# INPUT FOR THIS TASK:
^^^^^^^^

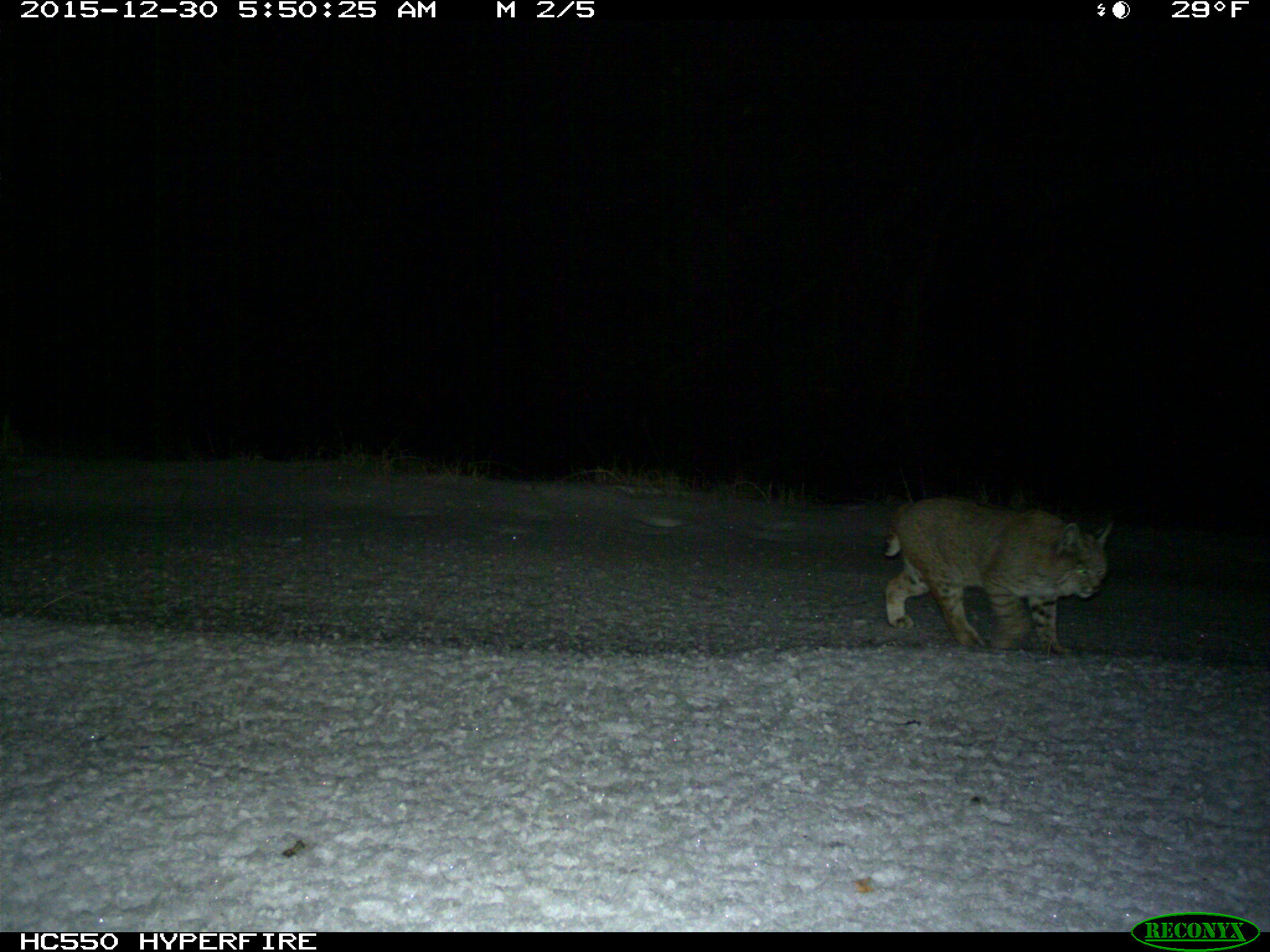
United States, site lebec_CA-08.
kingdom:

^^^^^^^^

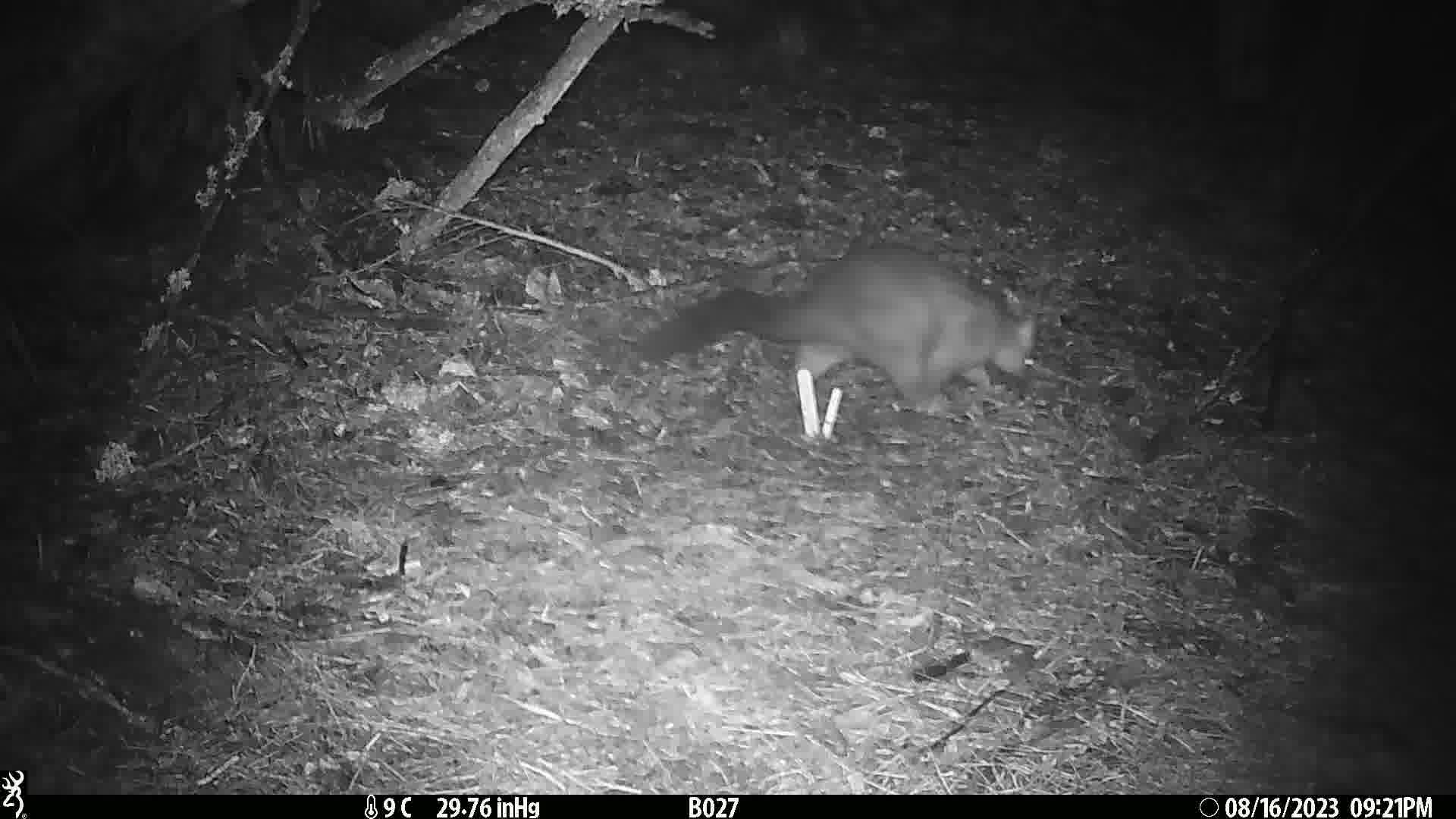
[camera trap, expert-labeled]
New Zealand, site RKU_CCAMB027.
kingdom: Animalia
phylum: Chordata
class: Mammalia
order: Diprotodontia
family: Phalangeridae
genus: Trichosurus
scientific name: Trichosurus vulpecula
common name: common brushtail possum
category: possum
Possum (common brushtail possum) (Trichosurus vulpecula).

^^^^^^^^

# PROBLEM:
Search the material above for the word "site", then copy each line that holds it.

# SOLUTION BELOW:
United States, site lebec_CA-08.
New Zealand, site RKU_CCAMB027.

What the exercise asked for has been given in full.